# DIY Filter....too simple to work?



## bichirboy (Dec 28, 2005)

bichirboy - Member
--------------------------------------------------------------------------------

I drew up a VERY primative idea for a in-line filter. Tell me if the idea is too simple to work. Just seems like being this simple, someone has thought it before, just never seen it posted anywhere else.

Anyways, I would take a length of PVC pipe and attach screw ends to both ends of the pipe. Then bulkheads would be attached to the screwends and tubing attached to those. The filter media would be placed inside and the water would be flowed by an external pump. Seems simple enough. I am sure there are some refinements that can be made but the basic idea is simple. What do you think? Also, any ideas on pump placement? Any other ideas?

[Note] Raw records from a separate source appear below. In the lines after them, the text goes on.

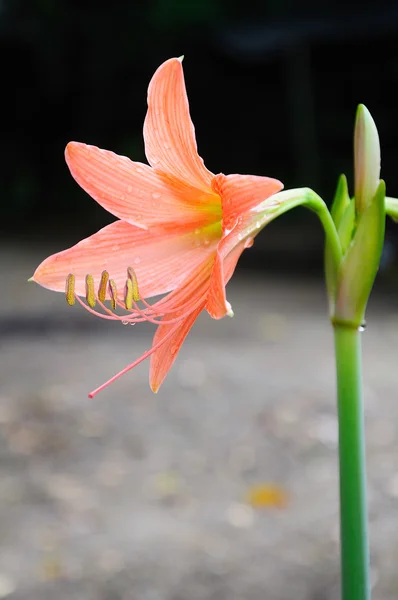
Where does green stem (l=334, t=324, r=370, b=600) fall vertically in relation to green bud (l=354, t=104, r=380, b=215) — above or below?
below

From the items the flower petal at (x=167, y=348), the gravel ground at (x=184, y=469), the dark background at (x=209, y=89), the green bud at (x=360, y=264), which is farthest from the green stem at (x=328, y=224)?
the dark background at (x=209, y=89)

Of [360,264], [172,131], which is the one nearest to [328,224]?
[360,264]

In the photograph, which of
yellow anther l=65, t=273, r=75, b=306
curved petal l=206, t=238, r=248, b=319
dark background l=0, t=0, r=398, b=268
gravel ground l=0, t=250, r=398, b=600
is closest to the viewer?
curved petal l=206, t=238, r=248, b=319

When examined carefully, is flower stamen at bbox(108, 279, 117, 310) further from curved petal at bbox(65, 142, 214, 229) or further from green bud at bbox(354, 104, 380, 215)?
green bud at bbox(354, 104, 380, 215)

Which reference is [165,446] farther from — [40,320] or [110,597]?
[40,320]

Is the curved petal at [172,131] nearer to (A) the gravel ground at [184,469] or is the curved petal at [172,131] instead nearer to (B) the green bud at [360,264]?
(B) the green bud at [360,264]

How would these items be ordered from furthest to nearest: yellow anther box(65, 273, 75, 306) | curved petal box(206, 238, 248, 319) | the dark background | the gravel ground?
the dark background → the gravel ground → yellow anther box(65, 273, 75, 306) → curved petal box(206, 238, 248, 319)

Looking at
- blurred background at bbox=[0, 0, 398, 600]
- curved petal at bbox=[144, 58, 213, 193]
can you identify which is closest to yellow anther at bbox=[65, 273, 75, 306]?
curved petal at bbox=[144, 58, 213, 193]

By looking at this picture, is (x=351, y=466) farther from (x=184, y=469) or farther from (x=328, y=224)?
(x=184, y=469)

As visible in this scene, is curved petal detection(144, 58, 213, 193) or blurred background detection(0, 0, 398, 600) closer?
curved petal detection(144, 58, 213, 193)
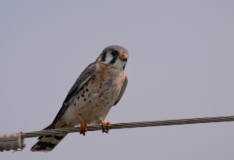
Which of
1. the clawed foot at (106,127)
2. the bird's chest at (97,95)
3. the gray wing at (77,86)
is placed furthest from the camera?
the gray wing at (77,86)

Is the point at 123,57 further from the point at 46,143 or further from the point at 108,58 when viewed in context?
the point at 46,143

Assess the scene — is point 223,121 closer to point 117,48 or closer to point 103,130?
point 103,130

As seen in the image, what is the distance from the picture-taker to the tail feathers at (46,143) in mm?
9438

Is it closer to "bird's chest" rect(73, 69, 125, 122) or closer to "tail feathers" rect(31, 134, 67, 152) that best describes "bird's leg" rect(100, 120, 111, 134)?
"bird's chest" rect(73, 69, 125, 122)

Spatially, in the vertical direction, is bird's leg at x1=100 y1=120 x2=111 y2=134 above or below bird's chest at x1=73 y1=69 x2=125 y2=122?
below

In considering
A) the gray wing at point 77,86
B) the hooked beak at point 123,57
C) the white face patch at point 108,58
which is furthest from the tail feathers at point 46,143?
the hooked beak at point 123,57

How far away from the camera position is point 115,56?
376 inches

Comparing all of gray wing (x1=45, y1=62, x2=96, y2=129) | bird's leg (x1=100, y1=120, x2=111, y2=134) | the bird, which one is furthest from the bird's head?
bird's leg (x1=100, y1=120, x2=111, y2=134)

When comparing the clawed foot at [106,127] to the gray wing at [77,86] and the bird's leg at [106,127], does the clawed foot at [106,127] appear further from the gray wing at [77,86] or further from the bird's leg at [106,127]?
the gray wing at [77,86]

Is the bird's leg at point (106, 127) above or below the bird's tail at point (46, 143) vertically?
above

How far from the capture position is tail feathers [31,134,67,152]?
9438 millimetres

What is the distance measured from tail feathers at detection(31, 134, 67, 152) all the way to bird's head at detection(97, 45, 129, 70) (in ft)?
5.26

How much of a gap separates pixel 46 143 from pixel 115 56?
1963mm

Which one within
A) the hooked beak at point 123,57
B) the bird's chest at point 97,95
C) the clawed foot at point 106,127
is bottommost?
the clawed foot at point 106,127
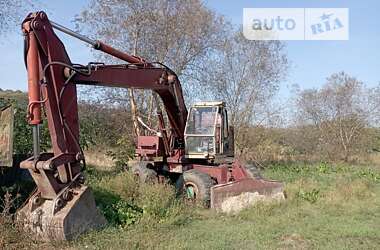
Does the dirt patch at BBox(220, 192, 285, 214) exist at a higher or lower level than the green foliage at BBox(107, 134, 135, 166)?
lower

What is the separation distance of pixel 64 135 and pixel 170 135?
4667mm

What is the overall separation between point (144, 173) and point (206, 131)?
74.7 inches

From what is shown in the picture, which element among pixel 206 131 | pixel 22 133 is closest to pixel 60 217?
pixel 206 131

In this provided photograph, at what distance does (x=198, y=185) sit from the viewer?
10.1 metres

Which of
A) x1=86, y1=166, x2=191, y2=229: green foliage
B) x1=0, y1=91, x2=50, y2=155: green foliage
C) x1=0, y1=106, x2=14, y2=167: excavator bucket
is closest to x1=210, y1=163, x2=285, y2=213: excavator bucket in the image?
x1=86, y1=166, x2=191, y2=229: green foliage

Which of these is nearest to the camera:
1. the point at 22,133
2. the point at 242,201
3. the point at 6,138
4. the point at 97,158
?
the point at 6,138

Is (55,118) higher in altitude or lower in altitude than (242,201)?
higher

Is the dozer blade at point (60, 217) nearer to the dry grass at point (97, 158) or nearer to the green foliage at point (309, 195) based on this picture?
the green foliage at point (309, 195)

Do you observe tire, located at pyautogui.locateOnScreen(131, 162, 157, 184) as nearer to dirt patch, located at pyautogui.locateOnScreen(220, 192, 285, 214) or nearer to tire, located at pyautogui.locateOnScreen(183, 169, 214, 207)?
tire, located at pyautogui.locateOnScreen(183, 169, 214, 207)

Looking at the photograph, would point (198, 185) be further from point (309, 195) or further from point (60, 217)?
point (60, 217)

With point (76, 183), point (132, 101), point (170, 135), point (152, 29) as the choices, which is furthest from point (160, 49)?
point (76, 183)

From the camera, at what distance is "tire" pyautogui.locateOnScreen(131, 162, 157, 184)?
1120 centimetres

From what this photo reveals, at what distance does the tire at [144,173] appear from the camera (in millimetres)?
11195

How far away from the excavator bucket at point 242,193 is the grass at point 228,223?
31 cm
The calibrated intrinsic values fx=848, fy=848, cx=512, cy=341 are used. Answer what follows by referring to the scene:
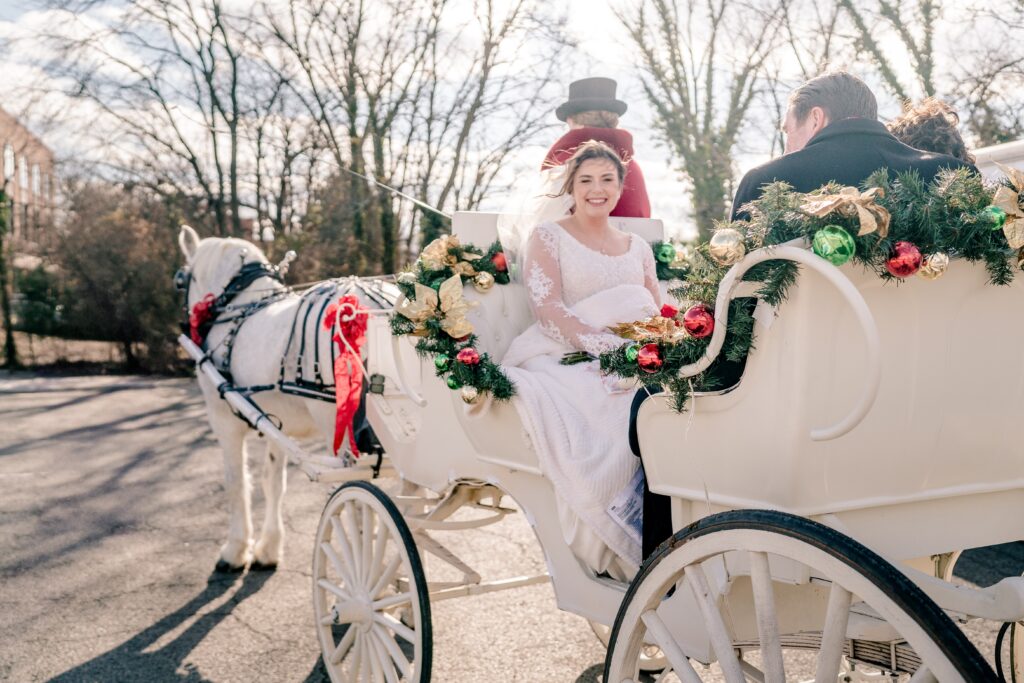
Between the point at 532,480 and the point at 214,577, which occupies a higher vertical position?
the point at 532,480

First would be coarse, then medium, then biological and finally filter floss. Pump I was thinking maybe using the Ehiem 1250 rated at 317 gph.


----------



## QuantumCranker (Oct 9, 2005)

How will you seperate the media? What diameter pipe?


----------



## niko (Jan 28, 2004)

This design is simple and will work if you have very clean water to start with. The problem is that the surface area of the coarse and fine mechanical filtration is too small. It's enough for the surface of the 2 medias to get covered with fine debries and the water flow will be blocked. The greater that surface area is the better. There are filters that are made in a special way which do not plug up only superficially, but they trap debries in the whole "body" of the media before blocking the flow. Yes, they are more expensive and I've seen then only for micron-level filtration.

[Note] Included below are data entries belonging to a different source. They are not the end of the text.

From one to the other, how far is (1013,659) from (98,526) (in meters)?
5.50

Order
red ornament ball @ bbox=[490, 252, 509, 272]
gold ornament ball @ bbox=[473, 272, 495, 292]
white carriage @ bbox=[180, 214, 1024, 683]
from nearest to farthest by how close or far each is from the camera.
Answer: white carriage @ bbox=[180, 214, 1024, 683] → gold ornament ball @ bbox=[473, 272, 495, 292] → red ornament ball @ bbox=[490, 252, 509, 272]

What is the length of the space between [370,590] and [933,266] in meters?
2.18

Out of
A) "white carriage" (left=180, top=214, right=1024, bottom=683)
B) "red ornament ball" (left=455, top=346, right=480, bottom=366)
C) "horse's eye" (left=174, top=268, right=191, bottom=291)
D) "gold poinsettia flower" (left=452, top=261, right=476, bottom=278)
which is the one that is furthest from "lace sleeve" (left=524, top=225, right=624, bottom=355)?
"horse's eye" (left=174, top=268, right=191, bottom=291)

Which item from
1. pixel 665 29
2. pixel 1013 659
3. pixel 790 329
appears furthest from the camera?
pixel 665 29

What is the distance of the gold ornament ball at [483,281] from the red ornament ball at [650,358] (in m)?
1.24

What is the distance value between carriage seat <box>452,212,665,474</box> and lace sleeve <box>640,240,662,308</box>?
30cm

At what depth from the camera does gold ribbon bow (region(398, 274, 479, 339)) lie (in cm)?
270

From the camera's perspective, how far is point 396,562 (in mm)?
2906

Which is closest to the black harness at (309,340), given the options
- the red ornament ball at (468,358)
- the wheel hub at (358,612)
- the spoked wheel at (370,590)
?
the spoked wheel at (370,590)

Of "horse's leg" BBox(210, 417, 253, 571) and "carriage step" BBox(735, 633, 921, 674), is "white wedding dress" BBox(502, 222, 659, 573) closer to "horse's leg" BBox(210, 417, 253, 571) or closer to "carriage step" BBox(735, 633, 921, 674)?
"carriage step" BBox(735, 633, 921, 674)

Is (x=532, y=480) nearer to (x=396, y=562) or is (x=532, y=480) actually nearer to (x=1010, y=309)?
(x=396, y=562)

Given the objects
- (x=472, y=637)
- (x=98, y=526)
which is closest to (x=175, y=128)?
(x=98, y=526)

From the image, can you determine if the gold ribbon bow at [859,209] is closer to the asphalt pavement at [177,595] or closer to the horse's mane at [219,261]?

I estimate that even with a pretty clean tank the 2 medias will plug up in 2-4 days. At that point the water will either find a way to channel around the media, or the flow will simply stop.

So besides super clean water to start with you will most likely find that you have to clean this filter every 2-3 days.

--Nikolay


----------



## hoppycalif (Apr 7, 2005)

The idea should work. But, replacing the media would be a real pain. And, the flow would tend to create low resistance channels around the media, instead of thru it. It would filter the water though. I would put the pump after the filter, so it sucks water thru rather than pushing it thru. The little "turbine" pumps we use tend to generate very little outlet pressure, but do suck pretty good.


----------



## BryceM (Nov 6, 2005)

That's all you need. Simple is good! Make sure you leave a way to take it apart to change media. I'd take a careful look at each end. You should probably use a reducer that transitions gradually from 1/2" to 6" or whatever diameters you end up going with. If you can figure out a way to do it, a bigger diameter would be better than going longer. A long, thin filter would gunk up faster.


----------



## bichirboy (Dec 28, 2005)

Yeah, the plan was to use large diameter pvc with screw out ends. Media will be seperated by some sort of rings inserted inbetween which would also help in preventing water from flowing around the media. I'll keep researching some and see what I can come up with.


----------



## QuantumCranker (Oct 9, 2005)

It should work, but, like Hoppy touched on, If the water can find a way around the media, it will use it.(path of least resistance) With a straight-through design like yours, you will have to be very careful not to make it easy for the water. Thats why canister filters usually use a in-through-and back flow. The water has no choice but to pass through the media at some point. The problem would likely be the water slipping down the sides of the pipe, outside the media. I'm interested though, keep us posted and by all means, try it out! Don't abandon it!


----------



## BryceM (Nov 6, 2005)

If high flow isn't an issue, just really pack in the filter media. The water will have no choice but to find a way through. Flow won't be as much, but your % of junk removed per pass through the filter will be high.


----------



## stcyrwm (Apr 20, 2005)

I've wondered about something like this myself but never tried it. Another option I have seen is to use an inexpensive water sediment filter as the media container. This way plumbing is all preset for you. I decided against these because the cost of a HOT Magnum at Big Al's is so cheap and I couldn't really beat it doing it myself. In terms of pump placement I would lean toward a submersible to keep noise factor down.

Bill


----------



## bichirboy (Dec 28, 2005)

Yeah, I will eventially give it a go. It should be realtively cheap to build, the pump being the most expensive part, but still only around $50. If it doesn't work, I can use the pump for water changes or something.


----------



## bichirboy (Dec 28, 2005)

guaiac_boy said:


> If high flow isn't an issue, just really pack in the filter media. The water will have no choice but to find a way through. Flow won't be as much, but your % of junk removed per pass through the filter will be high.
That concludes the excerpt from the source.